Fractional share provider Bombardier Flexjet is celebrating its 15th year in operation. “Over the past 15 years,” said Flexjet president Fred Reid, “the company has progressed immensely.” Last year, he said, “We did lose some money, a small fraction of what our competitors lost. But since the end of last year we’ve been back in the black.” Reid emphasized that this includes full allocation of items such as interest, depreciation and the burden of used aircraft. “Some people think Bombardier is supporting Flexjet,” he said. “I’m measured like any independent business. We’re managing cash flow, equity and paying debt.” Flexjet is also responsible for selling used aircraft when they are no longer needed for the fractional or charter fleet, something that Bombardier used to handle. “Now we’re responsible for the whole life cycle.”

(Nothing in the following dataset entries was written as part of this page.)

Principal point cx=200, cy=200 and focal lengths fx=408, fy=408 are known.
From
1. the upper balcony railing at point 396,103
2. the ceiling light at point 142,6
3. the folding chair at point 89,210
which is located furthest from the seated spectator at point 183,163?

During the first fiscal quarter of this year, Flexjet share sales climbed 11 percent compared with the same period last year, according to Reid. “Our volume of fractional sales doubled over the previous year. It is a recovery, but it’s a slow one. The trends are positive.”
Recent developments at Flexjet include Flexjet Connect, under which Flexjet is the airline’s exclusive partner for private jet services. Korean Air passengers will have access to Flexjet Connect charter flights operated by Flexjet partner Business Jet Solutions. Flexjet owners will receive elite status and incentives to fly first class on Korean Air flights.
Flexjet will soon roll out a new customer service program that consolidates all customer contact into one person. All internal processes have been revamped so that the single point of contact at Flexjet can deal with any customer issue, backed up by the company’s various departments such as marketing, accounting, scheduling and so on. This fits in with Flexjet’s folding in of its sister company Skyjet, which brokers charters. Now customers don’t have to call separate numbers to book fractional flights or buy jet cards or charter flights, Reid said.